Given how simple it is to write an interpreter on abstract syntax, and how difficult it is to write it on concrete syntax (if we do not use libraries or tools that help us with the parsing), it is maybe not a surprise that in one of the first modern programming languages, LISP, programmers write directly in linearised abstract syntax. (That is why LISP programs have so many parentheses.)
- John McCarthy's original article on Lisp: [Recursive Functions of Symbolic Expressions and Their Computation by Machine, Part I](http://jmc.stanford.edu/articles/recursive/recursive.pdf)
Have a look at the classical article
- [Towards a Mathematical Science of Computation](http://www-formal.stanford.edu/jmc/towards.ps) by [McCarthy](https://en.wikipedia.org/wiki/John_McCarthy_%28computer_scientist%29).
McCarthy was a pioneer of Computer Science. In 1955 he coined the term "artificial ingelligence", shortly afterwards he invented LISP and garbage collection, [time-sharing systems](https://en.wikipedia.org/wiki/Time-sharing), and in 1962 he introduced, with the quote above, the notion of abstract syntax.
Interesting for us is that McCarthy emphasises that BNF makes it easy to generate, write and synthesize programs, whereas abstract syntax makes it easy to analyse, translate, type check, interprete and compile programs. Another way to put it, is to say that concrete syntax is good for human readers and abstract syntax is good for automated processing.
Another influential article by McCarthy is
- [Ascribing mental qualities to machines](http://cs.uns.edu.ar/~grs/InteligenciaArtificial/ascribing.pdf), 1979.
(It is always worth looking at the original work of the pioneers. They are mostly remembered for only a very small part of their ideas, so there is often something interesting and forgotten to discover.)
[^parsing]: If you read articles and books about compilers written before approx 1979, be aware that there was a time where parsing was THE problem of compiler construction. See this excellent [timeline](https://jeffreykegler.github.io/personal/timeline_v3). I found particular revealing the entries from "Language as of 1965" to "The Parsing Problem as of 1979".
[^bnfc]: You need to [install Haskell](https://hackmd.io/@alexhkurz/Hk86XnCzD) first.
[^echo]: `echo` copy its input to "standard output". The pipe `|` connects standard output of the program to the left with the standard input of the program to the right.
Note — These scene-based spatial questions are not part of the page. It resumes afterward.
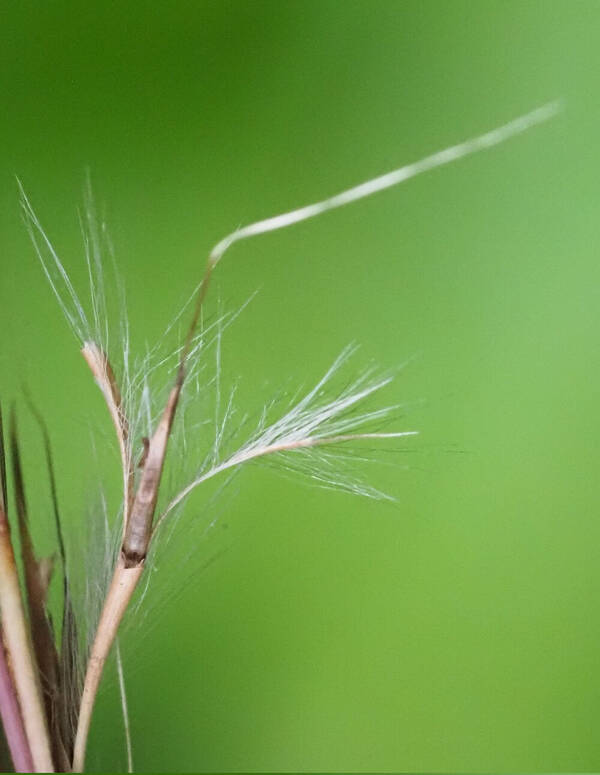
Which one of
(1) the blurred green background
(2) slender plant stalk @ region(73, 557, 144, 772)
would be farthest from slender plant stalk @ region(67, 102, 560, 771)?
(1) the blurred green background

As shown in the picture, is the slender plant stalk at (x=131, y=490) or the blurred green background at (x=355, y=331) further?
the blurred green background at (x=355, y=331)

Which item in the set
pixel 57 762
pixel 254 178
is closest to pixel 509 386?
pixel 254 178

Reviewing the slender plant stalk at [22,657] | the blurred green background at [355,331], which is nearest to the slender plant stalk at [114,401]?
the slender plant stalk at [22,657]

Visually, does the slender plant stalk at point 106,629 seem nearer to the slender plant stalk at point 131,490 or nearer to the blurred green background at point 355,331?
the slender plant stalk at point 131,490

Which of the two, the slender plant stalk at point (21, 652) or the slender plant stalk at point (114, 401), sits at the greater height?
the slender plant stalk at point (114, 401)

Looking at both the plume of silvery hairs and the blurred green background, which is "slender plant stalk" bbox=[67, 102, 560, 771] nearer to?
the plume of silvery hairs

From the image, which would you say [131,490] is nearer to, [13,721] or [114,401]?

[^AbsNumber]: If you run BNFC, there will be a file `AbsNumber.hs` ... have a look yourself.
[^LBNF]: More precisely, the language in which the context-free grammars are written is called [LBNF](https://bnfc.readthedocs.io/en/latest/lbnf.html), for labelled BNF.
[^LBNF2]: (LBNF for "Labelled BNF" is the name of the language in which one writes the grammar that is then converted to a parser).